Rarely has an episode of The Office featured so much outside action as “The Search.” There was “Survivor Man,” which took place in the… (ahem)… deep Pennsylvania forest. Also “Booze Cruise” which featured the shoreline of Lake Wallenpaupack at night. And “Beach Games,” where the gang frolicked on a non-existent sandy beach at beautiful Lake Scranton, which is actually a reservoir with water that is strictly off-limits to people. But a show devoted to wandering the city streets? I knew this was gonna be interesting… (at least to me)…
Ryan and Kelly start things off with a bang by announcing their quickie marriage and divorce while they were partying in the Poconos. I’ve brought this up before; when I was growing up, the phrase “the Poconos” conjured up images of shopworn heart-shaped tubs and tawdry lost weekends in those clichéd, one-story off-road motels where there is usually at least one burned-out letter in the neon sign. (for instance, “Heated Poo…”) That’s all changed now; the Poconos have become a legitimate outdoor playground featuring ski resorts, upscale lodges, five-star restaurants and top-drawer entertainment. But for Ryan and Kelly, let’s go with the old, out-of-date perception.
Michael and Jim go out on a sales call. Soon, they are driving through the streets of Scranton, and Jim announces that they are “Ten minutes from the office.” Michael needs to use a rest room now, so they stop at the “Civic Center Gas” station. In reality, this is located near the Van Nuys Civic Center, where the show is filmed. The Van Nuys State Office Building is clearly visible across the street. But the show deserves some credit here; all the cars have Pa license plates and front windshield Pa inspection stickers.

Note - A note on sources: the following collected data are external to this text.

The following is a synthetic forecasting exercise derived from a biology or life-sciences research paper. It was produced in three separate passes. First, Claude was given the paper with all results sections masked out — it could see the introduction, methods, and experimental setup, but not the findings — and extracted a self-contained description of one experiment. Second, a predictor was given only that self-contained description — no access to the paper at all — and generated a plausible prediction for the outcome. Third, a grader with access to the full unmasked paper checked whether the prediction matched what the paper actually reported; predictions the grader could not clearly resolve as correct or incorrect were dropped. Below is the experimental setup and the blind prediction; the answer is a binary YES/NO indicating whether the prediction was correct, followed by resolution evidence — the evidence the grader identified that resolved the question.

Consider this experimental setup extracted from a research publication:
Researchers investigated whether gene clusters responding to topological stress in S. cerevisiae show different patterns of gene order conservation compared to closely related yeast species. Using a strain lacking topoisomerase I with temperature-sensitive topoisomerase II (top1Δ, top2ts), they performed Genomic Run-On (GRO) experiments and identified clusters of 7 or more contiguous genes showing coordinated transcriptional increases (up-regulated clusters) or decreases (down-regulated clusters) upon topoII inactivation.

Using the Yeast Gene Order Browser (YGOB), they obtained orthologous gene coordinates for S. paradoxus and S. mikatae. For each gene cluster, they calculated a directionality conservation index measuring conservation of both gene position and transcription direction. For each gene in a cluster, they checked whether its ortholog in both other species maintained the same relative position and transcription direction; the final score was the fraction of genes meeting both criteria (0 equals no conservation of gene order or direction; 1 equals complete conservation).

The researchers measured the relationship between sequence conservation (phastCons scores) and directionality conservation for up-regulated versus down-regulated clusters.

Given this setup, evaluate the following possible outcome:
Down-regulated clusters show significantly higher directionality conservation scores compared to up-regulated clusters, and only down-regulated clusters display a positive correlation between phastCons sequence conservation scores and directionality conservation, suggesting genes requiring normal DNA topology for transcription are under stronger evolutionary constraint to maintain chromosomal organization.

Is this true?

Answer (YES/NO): NO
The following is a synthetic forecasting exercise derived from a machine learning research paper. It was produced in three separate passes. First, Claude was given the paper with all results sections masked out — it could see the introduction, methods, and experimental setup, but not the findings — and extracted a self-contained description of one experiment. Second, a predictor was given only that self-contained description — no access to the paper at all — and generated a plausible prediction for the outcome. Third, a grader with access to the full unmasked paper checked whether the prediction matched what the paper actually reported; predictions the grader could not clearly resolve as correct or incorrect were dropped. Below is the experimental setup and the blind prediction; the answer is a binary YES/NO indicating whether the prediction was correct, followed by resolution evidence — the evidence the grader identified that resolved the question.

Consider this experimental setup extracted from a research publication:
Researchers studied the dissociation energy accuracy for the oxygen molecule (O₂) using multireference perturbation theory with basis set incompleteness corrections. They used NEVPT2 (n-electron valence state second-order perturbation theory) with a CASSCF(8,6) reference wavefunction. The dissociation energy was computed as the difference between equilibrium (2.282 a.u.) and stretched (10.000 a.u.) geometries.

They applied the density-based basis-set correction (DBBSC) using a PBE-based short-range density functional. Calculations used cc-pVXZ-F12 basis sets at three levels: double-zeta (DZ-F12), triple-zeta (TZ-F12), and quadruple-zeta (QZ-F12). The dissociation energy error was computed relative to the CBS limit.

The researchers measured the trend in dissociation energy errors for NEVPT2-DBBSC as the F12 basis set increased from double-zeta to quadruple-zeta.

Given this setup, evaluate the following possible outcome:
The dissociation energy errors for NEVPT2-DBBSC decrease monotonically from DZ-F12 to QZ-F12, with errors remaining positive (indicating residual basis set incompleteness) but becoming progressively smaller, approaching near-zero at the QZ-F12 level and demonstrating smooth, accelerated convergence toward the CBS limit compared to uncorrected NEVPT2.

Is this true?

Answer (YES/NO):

Plus, they went through the trouble of lining up newspaper boxes in front of the gas station: The red box sells “The Weekender,” the blue box features the Scranton Times-Tribune, and I think the yellow box is “The Electric City,” a local alternative paper. What a nice, unnecessary touch!
Once inside the gas station, Michael is shown standing in front of a display of Grasshopper Lawn Care products, a local company. A Greater Scranton Chamber Of Commerce sticker adorns the cashier’s window. We learn that the gas station is located on Bennett Street. There is a Bennett Street off of the North Scranton Expressway, about 10 minutes away from where Dunder-Mifflin is supposed to be. Bennett Street intersects with “Pawnee Avenue,” which may be an inside joke for the show’s writers, some of whom also work on “Parks And Recreation,” a sitcom based in fictional Pawnee, Indiana.
Next, we see a close-up of Pam’s doodle… (ahem)… Her drawing is posted on the breakroom refrigerator, and there are many local references visible for the first time in this close-up. There are magnets for “Allied Services,” a rehabilitative care center, “Terry’s Diner” in nearby Moosic, Pa, the Houdini Museum of Scranton, “La Festa Italiana,” “Kelly’s #1,” (whatever Kelly does, he or she is #1 at it) and a menu for a restaurant on Center Street, which is probably “Mother’s Table.” There is a legible phone number, 570 347 4977, which of course I dialed for research purposes. That is a Scranton restaurant called “A Little Pizza Heaven.” There is also a magnet that says “Peter’s”… “something.” I tried to follow that clue, but eventually my search petered out.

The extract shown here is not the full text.